== The data ==
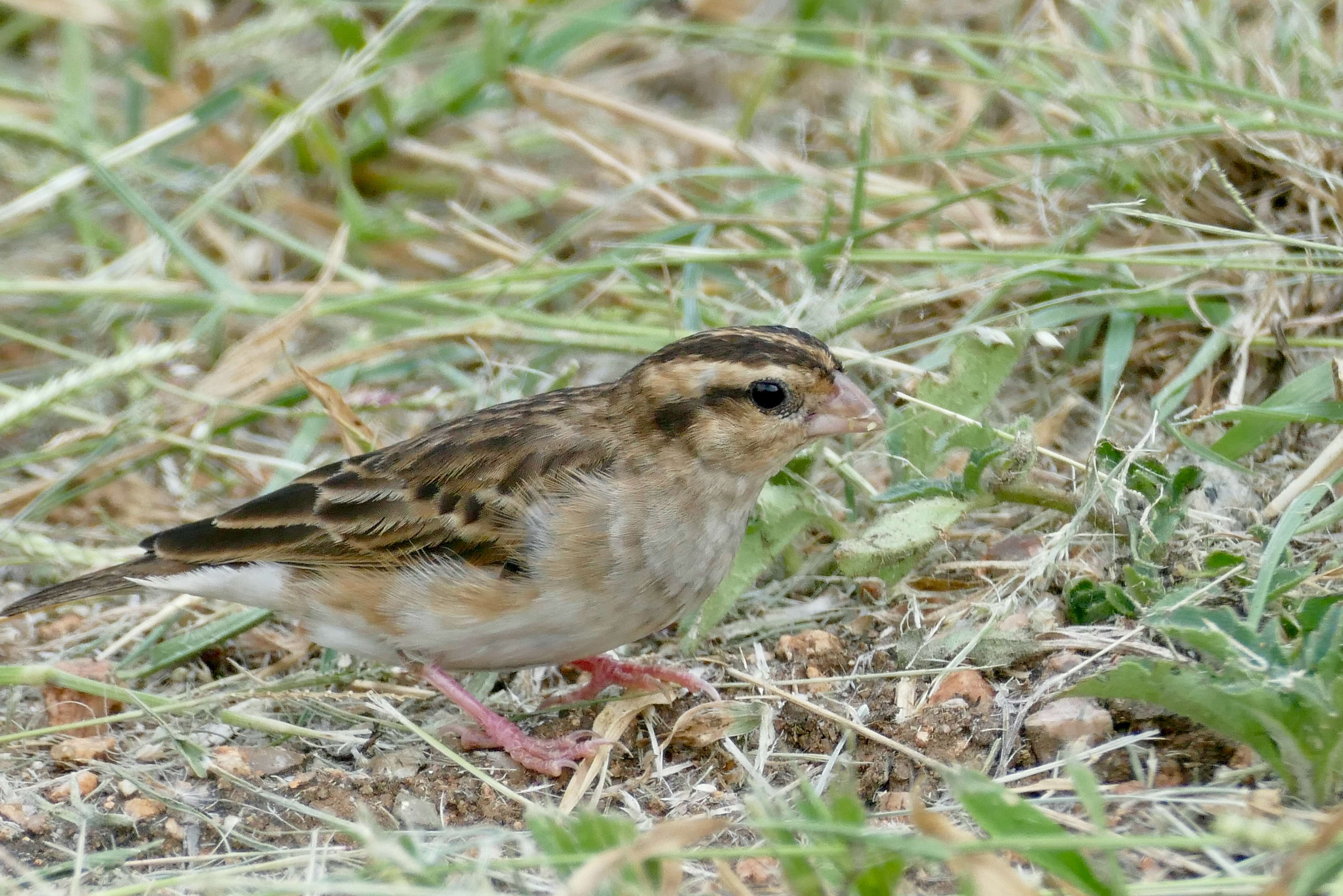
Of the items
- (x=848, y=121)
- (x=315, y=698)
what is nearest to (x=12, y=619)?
(x=315, y=698)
===
• What you need to do:
Shift every coordinate in the answers of all the records above by -140. Then write out all their lines again, requests included, and leave the pictures out.

• Final result:
Of the items
- (x=848, y=121)
- (x=315, y=698)
what is nearest to (x=12, y=619)?
(x=175, y=558)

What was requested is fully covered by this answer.